Trumpcare and the GOP dearly want to ax “cost sharing subsidies” that benefit low-income workers. These subsidies allow the poor to pay lower out of pocket costs. Without them, health insurance would simply be unaffordable.

Out of pocket costs have caps for in-network care under Obamacare. But those costs will rise dramatically under Trumpcare, putting low-income families at particular risk if they are unfamiliar with the cost dangers.

Small business tax credits for employers make Obamacare more affordable but under Trumpcare those tax credits will be under renewed threat.

In passing, Trumpcare repeals two major taxes imposed by the Obama administration to help subsidize care for lower-income Americans, the 3.8 percent surcharge on investment income such as capital gains and dividends, and an extra 0.9 percent added to Medicare payroll taxes.

That means those earning more than $1 million a year would see a major tax cut of $51,400 a year on average if the Trumpcare repeal bill is passed.

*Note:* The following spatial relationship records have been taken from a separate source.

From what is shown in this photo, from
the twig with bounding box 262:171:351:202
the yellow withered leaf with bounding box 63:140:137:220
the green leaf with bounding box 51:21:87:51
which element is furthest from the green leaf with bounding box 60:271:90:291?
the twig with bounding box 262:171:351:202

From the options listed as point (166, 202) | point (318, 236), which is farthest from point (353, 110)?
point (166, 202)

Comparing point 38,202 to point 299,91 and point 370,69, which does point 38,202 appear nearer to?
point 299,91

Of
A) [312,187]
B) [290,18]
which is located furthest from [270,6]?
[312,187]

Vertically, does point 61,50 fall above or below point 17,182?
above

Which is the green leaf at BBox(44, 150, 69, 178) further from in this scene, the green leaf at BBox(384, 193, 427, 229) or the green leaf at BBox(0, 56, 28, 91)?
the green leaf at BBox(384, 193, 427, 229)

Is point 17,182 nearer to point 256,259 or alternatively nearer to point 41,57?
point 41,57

"If there's one clear-cut message that comes out of that repeal bill it is we're going to cut the hell out of income taxes for the rich on investment income," Berkshire Hathaway Chairman Warren Buffett told the press this week.

“If you just look at the tax provisions of the bill… it dramatically is skewed towards the highest income households."

Critics of the Republican repeal plan say that Congress is simply looking at the bottom line, not the lives and well-being of their fellow Americans.